Waller is a five-piece Americana band from Atlanta that focuses on harmony with just the right amount of country and rock.
The Villain Family
The Villain Family is not your run of the mill band. Heavy on banjo, ukulele and country twang the Atlanta, GA group offers up bluegrass heavy on soul and with an indie sensibility. Chief songwriters Lawson Wright and Rachel Simpson use clever lyrics and catchy melodies on their debut album, Southern Lovers, putting together a batch of tunes that deal with life, relationships and manatees. On each song, Simpson’s sweet voice is cradled by the soulful rhythms created by Wright (banjo, dobro, guitar), Bearded Mike (piano), Douglas Rolph (bass) and Earl Judd (drums) creating a sound that will make your ears happy.

The album wastes no time getting your foot stomping with the tune “If I Knew The Words”. Wright’s masterful banjo playing drives this song and sets the table for the rest of the record.

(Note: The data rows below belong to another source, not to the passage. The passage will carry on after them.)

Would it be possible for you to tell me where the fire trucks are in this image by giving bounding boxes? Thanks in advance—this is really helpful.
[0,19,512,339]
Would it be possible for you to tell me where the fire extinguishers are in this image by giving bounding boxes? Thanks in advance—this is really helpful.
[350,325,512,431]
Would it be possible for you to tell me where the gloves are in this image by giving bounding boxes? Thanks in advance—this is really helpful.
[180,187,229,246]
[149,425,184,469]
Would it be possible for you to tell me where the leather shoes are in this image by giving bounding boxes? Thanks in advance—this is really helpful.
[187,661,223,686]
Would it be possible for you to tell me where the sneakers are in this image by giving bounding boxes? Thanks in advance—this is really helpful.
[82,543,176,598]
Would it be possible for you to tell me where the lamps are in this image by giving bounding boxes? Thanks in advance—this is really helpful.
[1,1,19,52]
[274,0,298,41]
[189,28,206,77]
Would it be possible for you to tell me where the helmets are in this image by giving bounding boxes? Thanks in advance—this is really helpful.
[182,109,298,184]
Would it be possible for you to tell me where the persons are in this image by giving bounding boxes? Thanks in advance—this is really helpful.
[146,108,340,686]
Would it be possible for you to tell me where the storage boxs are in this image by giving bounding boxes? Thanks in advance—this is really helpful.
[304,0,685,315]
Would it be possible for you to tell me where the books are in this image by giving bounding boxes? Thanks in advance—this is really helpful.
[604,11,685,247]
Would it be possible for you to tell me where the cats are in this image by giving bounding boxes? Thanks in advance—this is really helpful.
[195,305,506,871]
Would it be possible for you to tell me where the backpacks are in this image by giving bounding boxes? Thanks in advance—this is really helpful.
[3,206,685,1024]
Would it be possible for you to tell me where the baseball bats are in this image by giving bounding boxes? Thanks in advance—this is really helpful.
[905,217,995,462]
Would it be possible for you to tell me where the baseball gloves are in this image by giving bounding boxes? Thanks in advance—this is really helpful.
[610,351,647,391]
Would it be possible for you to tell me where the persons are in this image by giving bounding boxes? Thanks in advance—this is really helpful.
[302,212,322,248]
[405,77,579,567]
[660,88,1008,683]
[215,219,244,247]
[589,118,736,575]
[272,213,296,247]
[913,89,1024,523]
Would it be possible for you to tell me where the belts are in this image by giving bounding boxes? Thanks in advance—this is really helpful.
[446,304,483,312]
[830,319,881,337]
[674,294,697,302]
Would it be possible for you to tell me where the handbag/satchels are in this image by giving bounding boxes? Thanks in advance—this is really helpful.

Using cooking as a metaphor for a love/hate relationship, “The Line Cook Song”, may be the best song on the album, offering up some of their best lyrical output. Other songs such as “Southern Lovers”, “Yuma” and “Waitin’ In Vain” highlight their ability to craft music chock full of bits and pieces of soul, bluegrass, country and pop. They also show their whimsical side with the humorous tune “The Manatee Song”, a short sweet tune about manatees. It is a nice change up on the album.